Although the film's action takes place in the present, or near present, the whole film hinges on memory, either on a distant memory or through the use of flashbacks. Unknowingly all the characters' lives interweave, often through the visual. For example Octavio watching Valeria on a talk show unaware that he is to leave her permanently maimed, El Chivo threatening the gang leader with a machete knife, El Chivo hearing Valeria calling Richie seconds before the fatal crash. Photographs are used as a memory prop for a nostalgic past which no longer exists: a visual metaphor.
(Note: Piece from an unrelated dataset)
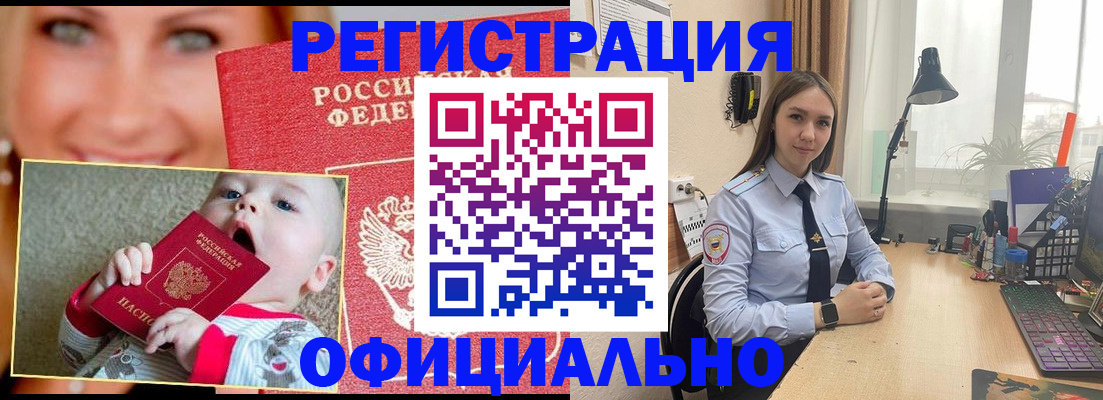 прописка регистрация в Отрадном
Snapshots, passport photos and family photos are used as framing devices, counteracting the icons of family life with its dark underside. These photos from the past are not so much about before but about the absences in the present. They reflect on the irrecoverability of the past, on the impossibility of bringing the dead back to life; on the loved one who no longer exists or on that original bond or relationship which has been irretrievably shattered. Daniel sees the photo of his family while he is at the office, El Chivo finds two photos in Octavio's stolen wallet: Octavio and Ramiro, recalling a previous harmony and Octavio and Cofi, the brother having been replaced by the dog. The poster of a pre-crash Valeria, reminding her of her previous beauty which now acts as a catalyst for her spiraling depression. There is also the photo of El Chivo's wife and daughter and the husband/father, and in an attempt to thwart the passing of time El Chivo places photo montages over the image of the other man.
The final impression from this nihilistic film is one of visual and emotional rawness. The emotions are sapped and on leaving the cinema a sense of numbness takes over. Life in the city is an alienating and violent experience. In this "battle of the giants (…) I feel my own fragility (…) running with a beast behind me (…) where no-one hears my voice".